What happened
Shares of cruise line giant Royal Caribbean (RCL -0.51%) jumped more than 6% this morning before giving back a portion of its gains. In noonday trading, Royal Caribbean stock remains up 2.1%.
This seems a curious result on a day when Royal Caribbean rival Carnival Corporation (CCL -4.95%) just reported a massive loss for its fiscal second quarter -- some $4.4 billion, including non-cash asset impairment charges of $2 billion. And yet, to an extent, it makes sense.
So what
Over the past few months, cruise line stocks have traded more or less as a group, up en masse on some days, and falling in tandem on others.
But when you think about it, these cruise line companies are, in the final analysis, companies that compete one against the other for cruise customers.
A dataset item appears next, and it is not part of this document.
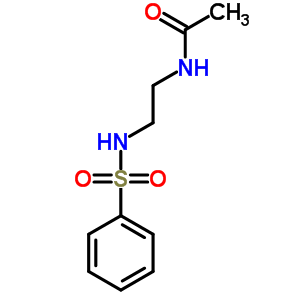 n-[2-[()]һ]-Y(ji)(gu)ʽ_6274-53-9Y(ji)(gu)ʽ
They're competitors, and logically, bad news for one competitor could end up meaning good news for its rival.
Now what
So what do recent headlines about Royal Caribbean's competitors imply for Royal Caribbean?
On Tuesday, Norwegian Cruise Line Holdings (NCLH -1.92%) advised that because of unspecified "travel and port restrictions" and guidance from the U.S. Centers for Disease Control and Prevention, it is suspending essentially all of its cruise operations until October at the earliest.
Today, Carnival reports that it is losing money faster than Wall Street expected it would, burning through about $650 million a month in cash expenses as it navigates the recession, and planning to "dispose of" six of its cruise ships in the next 90 days (and contemplating the sale of even more vessels) in an effort to reduce its monthly cash burn to $250 million monthly.
On Wall Street, investment bank Berenberg just downgraded Carnival stock to "sell" based on the Royal rival's report, calling Carnival a "highly unattractive" stock with an "unsustainable" debt load -- and unlikely to earn a profit for investors before 2025.
All of this may be miserable news for Norwegian Cruise, and for Carnival Corporation. But it kind of makes Royal Caribbean stock look the exception to the rule -- and perhaps this is the real reason Royal Caribbean shares are rising today.